• _Written instruction_
Rewrite the Villa Soriano passage between "Villa Soriano is" and "into Río Uruguay.", inclusive, changing "Route 96" to "Highway 96".

• _Supplied passage_
[start]

Villa Soriano is a town in the Soriano Department of Uruguay.  Historically, it was also known as Santo Domingo de Soriano. It had acquired the status of "Villa" (town) before the Independence of Uruguay.

Geography
It is located on the northwest end of Route 96, on the south bank of the river Río Negro,  before it discharges into Río Uruguay.

History
In 1624, a Franciscan Mission established a village for the indigenous tribes of the area named Santo Domingo de Soriano. It constituted the first permanent European settlement on Uruguayan soil, predating the foundation of Colonia del Sacramento by more than fifty years. It was moved to its current location in 1708. The construction of its church began in 1751.

The town has strong associations with General José Gervasio Artigas, who is honoured by Uruguayans as the 19th century liberator of the country.

Population
In 2011, Villa Soriano had a population of 1,124.

[end]

• _Provided records_
[start]

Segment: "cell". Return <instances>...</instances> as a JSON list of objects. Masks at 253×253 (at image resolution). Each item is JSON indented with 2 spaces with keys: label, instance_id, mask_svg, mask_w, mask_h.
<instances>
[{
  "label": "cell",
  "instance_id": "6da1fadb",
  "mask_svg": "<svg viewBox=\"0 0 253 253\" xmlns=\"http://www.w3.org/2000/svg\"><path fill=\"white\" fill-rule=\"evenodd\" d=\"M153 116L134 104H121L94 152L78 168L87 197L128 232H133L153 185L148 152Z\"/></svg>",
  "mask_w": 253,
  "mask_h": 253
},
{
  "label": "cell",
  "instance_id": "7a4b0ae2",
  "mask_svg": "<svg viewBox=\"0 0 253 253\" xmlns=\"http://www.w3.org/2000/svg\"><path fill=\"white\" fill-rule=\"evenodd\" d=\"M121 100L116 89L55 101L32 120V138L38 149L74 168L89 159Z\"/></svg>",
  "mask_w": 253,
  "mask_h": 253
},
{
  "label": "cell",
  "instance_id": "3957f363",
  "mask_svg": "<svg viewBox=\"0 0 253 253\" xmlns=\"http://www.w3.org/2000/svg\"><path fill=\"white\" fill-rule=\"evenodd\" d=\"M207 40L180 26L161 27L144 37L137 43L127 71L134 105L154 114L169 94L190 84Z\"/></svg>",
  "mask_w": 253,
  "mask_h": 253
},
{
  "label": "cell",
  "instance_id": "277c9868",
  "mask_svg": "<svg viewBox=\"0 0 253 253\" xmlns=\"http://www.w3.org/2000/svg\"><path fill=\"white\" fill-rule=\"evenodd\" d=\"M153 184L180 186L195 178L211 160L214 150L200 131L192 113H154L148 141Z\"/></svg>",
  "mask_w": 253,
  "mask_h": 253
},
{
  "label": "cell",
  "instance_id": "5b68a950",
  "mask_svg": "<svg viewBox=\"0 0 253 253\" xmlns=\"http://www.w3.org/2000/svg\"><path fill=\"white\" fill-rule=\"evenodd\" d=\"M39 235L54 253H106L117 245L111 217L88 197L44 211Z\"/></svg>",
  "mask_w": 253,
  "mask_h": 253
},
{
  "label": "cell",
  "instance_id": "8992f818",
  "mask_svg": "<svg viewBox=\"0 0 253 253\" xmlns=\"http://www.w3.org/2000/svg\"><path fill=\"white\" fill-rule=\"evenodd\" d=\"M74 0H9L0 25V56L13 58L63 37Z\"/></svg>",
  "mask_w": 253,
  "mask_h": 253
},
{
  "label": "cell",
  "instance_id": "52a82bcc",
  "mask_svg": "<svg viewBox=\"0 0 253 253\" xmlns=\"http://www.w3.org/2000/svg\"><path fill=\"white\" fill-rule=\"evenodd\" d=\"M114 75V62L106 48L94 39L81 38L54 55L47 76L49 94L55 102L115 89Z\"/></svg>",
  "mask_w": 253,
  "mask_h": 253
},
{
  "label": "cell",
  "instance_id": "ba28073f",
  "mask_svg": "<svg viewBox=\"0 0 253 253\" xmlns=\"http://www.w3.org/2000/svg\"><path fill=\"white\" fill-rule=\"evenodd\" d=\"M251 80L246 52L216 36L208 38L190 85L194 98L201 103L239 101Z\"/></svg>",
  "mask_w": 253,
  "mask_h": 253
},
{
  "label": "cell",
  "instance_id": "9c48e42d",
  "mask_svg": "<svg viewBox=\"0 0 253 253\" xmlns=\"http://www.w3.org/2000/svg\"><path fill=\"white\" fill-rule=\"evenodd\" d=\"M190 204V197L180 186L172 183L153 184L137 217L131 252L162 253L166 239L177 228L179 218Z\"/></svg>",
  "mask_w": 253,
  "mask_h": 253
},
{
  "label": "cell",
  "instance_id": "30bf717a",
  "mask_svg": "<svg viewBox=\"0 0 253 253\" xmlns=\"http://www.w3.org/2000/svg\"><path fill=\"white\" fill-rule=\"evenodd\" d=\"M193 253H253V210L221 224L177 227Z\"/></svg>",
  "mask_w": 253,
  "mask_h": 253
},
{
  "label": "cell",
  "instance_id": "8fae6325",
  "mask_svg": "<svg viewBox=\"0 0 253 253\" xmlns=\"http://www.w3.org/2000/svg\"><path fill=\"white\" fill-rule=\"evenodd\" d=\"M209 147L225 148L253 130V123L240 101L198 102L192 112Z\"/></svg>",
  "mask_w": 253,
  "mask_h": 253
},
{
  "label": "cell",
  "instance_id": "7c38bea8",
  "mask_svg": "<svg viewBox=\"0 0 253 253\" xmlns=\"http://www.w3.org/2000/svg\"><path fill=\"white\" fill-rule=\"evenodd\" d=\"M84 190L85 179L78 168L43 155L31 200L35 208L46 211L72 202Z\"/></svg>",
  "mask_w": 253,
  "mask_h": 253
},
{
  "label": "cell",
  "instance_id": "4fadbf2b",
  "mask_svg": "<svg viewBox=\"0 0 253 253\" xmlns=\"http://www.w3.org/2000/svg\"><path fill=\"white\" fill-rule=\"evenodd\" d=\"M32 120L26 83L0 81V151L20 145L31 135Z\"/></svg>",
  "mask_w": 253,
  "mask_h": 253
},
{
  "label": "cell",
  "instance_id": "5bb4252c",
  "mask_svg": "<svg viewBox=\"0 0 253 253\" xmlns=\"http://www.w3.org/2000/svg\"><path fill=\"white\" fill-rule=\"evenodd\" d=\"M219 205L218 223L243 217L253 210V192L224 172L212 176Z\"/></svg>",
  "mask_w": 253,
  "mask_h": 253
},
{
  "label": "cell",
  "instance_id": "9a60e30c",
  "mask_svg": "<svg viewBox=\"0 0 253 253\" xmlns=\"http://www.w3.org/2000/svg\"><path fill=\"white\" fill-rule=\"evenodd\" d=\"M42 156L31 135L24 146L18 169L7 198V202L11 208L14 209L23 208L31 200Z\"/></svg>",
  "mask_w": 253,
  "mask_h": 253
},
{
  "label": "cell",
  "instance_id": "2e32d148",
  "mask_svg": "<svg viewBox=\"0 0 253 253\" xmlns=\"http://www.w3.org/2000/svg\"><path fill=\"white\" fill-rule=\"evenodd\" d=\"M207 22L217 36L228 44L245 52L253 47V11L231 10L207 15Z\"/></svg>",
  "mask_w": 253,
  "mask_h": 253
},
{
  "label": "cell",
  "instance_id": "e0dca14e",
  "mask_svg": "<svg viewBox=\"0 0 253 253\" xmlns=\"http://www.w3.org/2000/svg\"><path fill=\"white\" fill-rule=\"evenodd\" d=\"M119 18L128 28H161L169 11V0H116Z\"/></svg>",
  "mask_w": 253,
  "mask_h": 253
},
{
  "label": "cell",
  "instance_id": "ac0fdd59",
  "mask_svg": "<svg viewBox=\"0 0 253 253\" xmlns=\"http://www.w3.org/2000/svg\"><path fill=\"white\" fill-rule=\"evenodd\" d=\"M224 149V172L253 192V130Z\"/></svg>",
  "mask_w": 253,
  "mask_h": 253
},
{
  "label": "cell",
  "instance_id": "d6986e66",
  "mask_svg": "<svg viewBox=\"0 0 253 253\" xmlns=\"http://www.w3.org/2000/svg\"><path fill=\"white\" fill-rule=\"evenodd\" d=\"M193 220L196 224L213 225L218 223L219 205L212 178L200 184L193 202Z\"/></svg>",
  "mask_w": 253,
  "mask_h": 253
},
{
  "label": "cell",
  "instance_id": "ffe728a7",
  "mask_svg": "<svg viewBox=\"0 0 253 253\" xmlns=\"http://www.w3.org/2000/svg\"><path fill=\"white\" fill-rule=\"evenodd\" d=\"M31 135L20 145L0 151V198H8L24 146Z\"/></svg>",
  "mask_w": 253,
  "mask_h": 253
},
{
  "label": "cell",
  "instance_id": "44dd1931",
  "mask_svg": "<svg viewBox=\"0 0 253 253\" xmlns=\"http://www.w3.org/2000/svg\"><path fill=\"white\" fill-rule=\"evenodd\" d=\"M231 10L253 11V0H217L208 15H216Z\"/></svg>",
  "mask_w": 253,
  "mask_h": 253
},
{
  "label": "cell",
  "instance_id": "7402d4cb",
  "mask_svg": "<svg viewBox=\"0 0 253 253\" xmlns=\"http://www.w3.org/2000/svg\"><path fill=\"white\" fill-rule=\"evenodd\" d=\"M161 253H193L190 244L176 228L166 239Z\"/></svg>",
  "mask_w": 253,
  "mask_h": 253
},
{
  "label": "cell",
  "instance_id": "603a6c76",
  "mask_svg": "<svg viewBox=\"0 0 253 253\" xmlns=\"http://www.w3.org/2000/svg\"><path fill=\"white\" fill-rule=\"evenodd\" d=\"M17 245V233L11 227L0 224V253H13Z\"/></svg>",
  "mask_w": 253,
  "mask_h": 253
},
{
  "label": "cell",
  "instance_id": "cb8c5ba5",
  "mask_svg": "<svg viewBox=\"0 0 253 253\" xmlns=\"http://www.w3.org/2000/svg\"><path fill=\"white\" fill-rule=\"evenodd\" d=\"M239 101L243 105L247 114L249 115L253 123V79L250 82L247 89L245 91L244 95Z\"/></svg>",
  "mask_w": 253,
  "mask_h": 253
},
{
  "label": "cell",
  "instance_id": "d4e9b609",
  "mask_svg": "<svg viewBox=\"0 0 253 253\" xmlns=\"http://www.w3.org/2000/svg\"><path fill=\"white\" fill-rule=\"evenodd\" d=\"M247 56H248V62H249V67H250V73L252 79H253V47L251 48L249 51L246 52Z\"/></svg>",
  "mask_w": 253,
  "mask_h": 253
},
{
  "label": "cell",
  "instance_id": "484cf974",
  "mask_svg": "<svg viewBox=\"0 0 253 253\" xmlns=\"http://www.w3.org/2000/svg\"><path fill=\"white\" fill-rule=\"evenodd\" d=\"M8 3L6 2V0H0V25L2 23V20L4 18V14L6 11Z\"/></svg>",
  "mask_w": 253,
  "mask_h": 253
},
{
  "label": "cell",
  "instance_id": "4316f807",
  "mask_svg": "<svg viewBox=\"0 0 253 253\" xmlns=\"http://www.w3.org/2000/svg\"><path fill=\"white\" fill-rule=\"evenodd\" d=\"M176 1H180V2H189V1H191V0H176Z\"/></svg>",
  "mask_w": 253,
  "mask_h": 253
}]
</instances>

[end]

• _Result for this exercise_
Villa Soriano is a town in the Soriano Department of Uruguay.  Historically, it was also known as Santo Domingo de Soriano. It had acquired the status of "Villa" (town) before the Independence of Uruguay.

Geography
It is located on the northwest end of Highway 96, on the south bank of the river Río Negro,  before it discharges into Río Uruguay.